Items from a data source

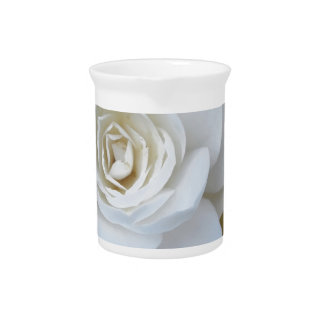 White flower of Camellia in spring Drink Pitcher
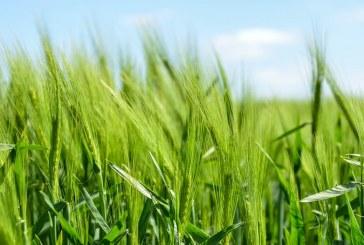 Обследват площите с пшеница в Добричка област до 22 май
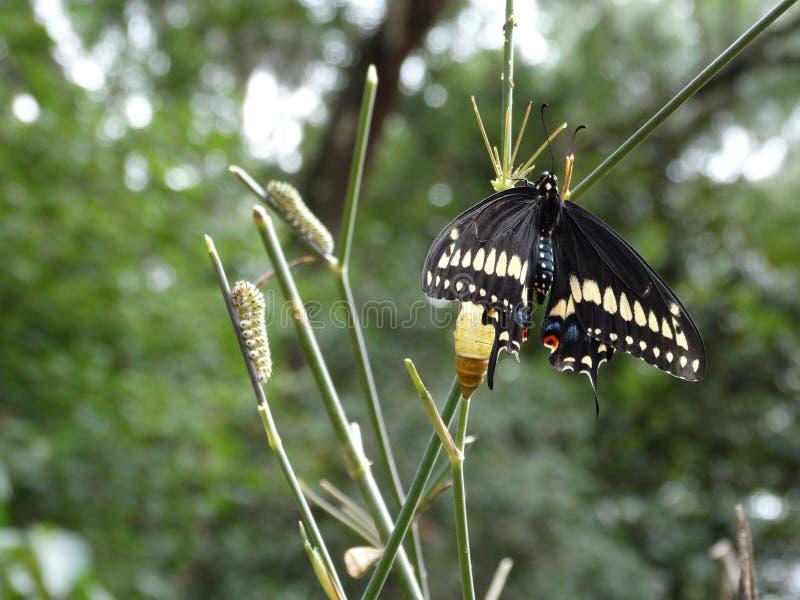 Etap Życia Czarny Swallowtail motyl fotografia royalty free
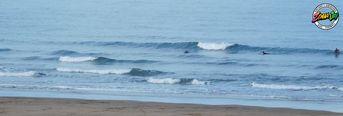 08/09/19 Surf Check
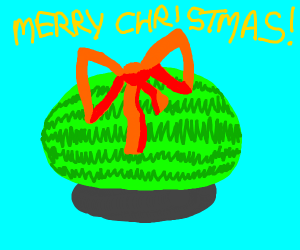 Watermelon Christmas gift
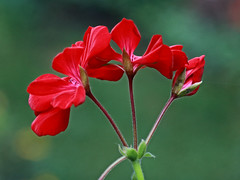 Red Flowers Macro (hbickel) Tags: red flowers flower macro macrolens canont6i canon photoaday pad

# Try it
Output the records exactly, and let none of their pictures appear in the copy.

# Result of this task
 White flower of Camellia in spring Drink Pitcher
 Обследват площите с пшеница в Добричка област до 22 май
 Etap Życia Czarny Swallowtail motyl fotografia royalty free
 08/09/19 Surf Check
 Watermelon Christmas gift
 Red Flowers Macro (hbickel) Tags: red flowers flower macro macrolens canont6i canon photoaday pad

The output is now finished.